Radio-therapy only for Rectum - to shrink large tumor, or if some tumor left after op.

Dukes A=mucosa only - no chemo
Dukes B = only in walls - chemo trials
Dukes D = to lymph nodes - chemo

If liver secondaries - if less than 4 can remove
- if had endocrine tumor then can transplant liver
- chemo if patient fit enough
- embolisation of tumor blood supply
- Japanese are injection per cutaneously into mets with 100% alcohol.

Small bowel obstruction
Causes - Adhesions, secondary cancer (esp. ovarian), abcess, Crohns, Tumors (are mostly secondaries & benign playlomas <- wrong spelling!)

Some common X-rays

Raised Right hemi-diaphragm usually means bowel perforation, (but may be a subphrenic abcess or collapsed lung, which can look similar)
Hand X-Ray - parathyroid disease
Submandibular stones on X-Ray.
Rats tail barium swallow - cancer of oesophagus
Crohns = deep fissures, rose thorn ulcers
ERCP = whits tube on X-ray

Jaundice Long case
-Look at patient
Mostly obstructive jaundice = Gall stones in common bile duct = female, middle aged, fat OR Cancer of head of pancreas = old man, thin, green.

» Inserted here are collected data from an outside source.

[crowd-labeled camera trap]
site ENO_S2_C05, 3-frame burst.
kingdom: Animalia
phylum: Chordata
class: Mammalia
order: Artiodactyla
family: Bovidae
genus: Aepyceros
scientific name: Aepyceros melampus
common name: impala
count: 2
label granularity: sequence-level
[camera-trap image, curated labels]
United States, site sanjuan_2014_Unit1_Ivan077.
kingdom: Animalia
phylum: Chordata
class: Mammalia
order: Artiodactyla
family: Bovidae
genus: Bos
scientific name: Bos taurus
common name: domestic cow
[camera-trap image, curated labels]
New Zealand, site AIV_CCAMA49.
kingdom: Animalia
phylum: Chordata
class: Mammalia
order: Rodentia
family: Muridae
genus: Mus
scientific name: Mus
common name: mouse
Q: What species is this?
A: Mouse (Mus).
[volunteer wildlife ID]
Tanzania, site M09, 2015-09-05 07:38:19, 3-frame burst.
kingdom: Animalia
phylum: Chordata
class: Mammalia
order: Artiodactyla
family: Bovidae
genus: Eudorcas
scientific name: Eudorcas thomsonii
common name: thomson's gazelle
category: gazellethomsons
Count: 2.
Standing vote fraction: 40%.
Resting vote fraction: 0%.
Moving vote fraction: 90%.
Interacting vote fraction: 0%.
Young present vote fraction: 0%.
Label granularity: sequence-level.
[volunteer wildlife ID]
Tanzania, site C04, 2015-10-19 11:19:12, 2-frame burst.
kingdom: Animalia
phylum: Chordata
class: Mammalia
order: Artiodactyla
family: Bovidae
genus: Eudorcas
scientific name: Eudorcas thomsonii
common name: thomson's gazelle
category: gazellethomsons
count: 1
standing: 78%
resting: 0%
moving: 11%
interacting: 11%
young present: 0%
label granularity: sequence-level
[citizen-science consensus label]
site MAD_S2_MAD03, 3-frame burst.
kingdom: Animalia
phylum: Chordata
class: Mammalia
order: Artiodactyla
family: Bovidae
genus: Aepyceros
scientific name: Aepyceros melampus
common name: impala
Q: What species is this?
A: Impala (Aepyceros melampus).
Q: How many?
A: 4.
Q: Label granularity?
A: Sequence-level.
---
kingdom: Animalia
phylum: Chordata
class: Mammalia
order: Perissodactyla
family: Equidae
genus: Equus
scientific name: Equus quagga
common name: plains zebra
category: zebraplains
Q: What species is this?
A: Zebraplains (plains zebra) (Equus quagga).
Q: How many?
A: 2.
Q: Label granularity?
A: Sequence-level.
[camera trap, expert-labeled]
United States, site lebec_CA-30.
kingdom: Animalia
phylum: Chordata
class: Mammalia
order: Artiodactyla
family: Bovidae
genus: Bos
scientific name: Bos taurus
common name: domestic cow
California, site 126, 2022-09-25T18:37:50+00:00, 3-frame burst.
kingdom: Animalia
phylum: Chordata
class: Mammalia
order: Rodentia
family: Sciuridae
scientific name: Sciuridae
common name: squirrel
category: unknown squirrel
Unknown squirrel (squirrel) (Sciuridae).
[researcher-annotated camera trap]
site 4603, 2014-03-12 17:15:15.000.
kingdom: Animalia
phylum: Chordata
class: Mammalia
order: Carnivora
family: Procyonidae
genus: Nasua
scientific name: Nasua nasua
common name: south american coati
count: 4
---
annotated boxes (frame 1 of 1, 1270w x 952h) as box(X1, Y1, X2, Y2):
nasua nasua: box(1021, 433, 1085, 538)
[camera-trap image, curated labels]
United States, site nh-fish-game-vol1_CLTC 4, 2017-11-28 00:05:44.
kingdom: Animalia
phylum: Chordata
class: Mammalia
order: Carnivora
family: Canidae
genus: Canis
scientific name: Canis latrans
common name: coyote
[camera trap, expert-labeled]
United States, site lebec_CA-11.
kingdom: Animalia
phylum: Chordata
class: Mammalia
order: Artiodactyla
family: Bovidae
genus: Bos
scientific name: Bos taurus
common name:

Pale stool, dark urine, lost weight
Look at eyes for anaemia
Lymph nodes in neck
Liver lumps = mets, backpressure
Covasias law = if can palpate gall bladder in presence of jaundice, then is cancer of head of pancreas.
"What do you think clinical problem is?"
What tests?
Haemoglobin - for anaemia - as loosing blood from head of pancreas.
Or haemolytic anaemia = as pigment stones into bile duct => spleen would be palpable. And Reticulocyte count normal =0.5% (whereas upto 10% if haemolytic)
WCC
LFTs
Bilirubin
Raised Alk Phos (gamma GT up slightly)
Coag screen - as Vitamin K dependant factors 2,7,9,10 <- *KNOW these numbers*
Ultrasound for: Dilation of bile ducts, stones, liver secondaries, tumor of pancreas, ascites, big sleen.
Ultrasound guided needle biopsy (coag screen beforehand!)

Usually bile duct dilation as obstruction, but not dilated if: sclerosing cholangitis, liver chirrosis, or liver full of secondaries (as ducts cannot dilate then)
CT scan
ERCP - diagnostic for stone/tumor biopsy, AND can pull stone down or stent.
MRC (MRI with IV contrast of gall bladder & ducts) - good picture of ducts.

If develops abdomen pain - measure Amalyse - as 10% get complications of ERCP.
If reduced urine output (normal output=??) - if only 30ml/hr => dehydrated, but try to rehydrate

Short case X-rays:
X-ray - ragged cancer of oesophagus
Smmoth narrowing of oesophagus = extrinsic pressure
Polys in colon
Trachea deviated
Kidney stones
IVP - can look like stage-horn calculi
Pharyngeal pouch

Groin
Can I get above the swelling?
Inguinal
Hydrocoels - as testis is swollen
Epydydamial cyst
Varocoel (left side)
Don’t diagnose a testicular cancer - as squeezing out cells by many students palpating would be bad practice.
U/sound scan

Short case X-rays:
CT - of liver & Ascities in female = cancer of ovary
X-ray - massive atrial swelling
MRI has a hazy sheen - can see stones
Black lines on CXR - eg. perforated ulcer = a little air under diaphragm
Perforated bowel = big air under diaphragm
Small bowel obstruction X-ray
Thoricoplasty = lung collapsed for TB in past.
Bamboo spine = Ank sponk
Severe constipation = very bubbly pelvic X-ray.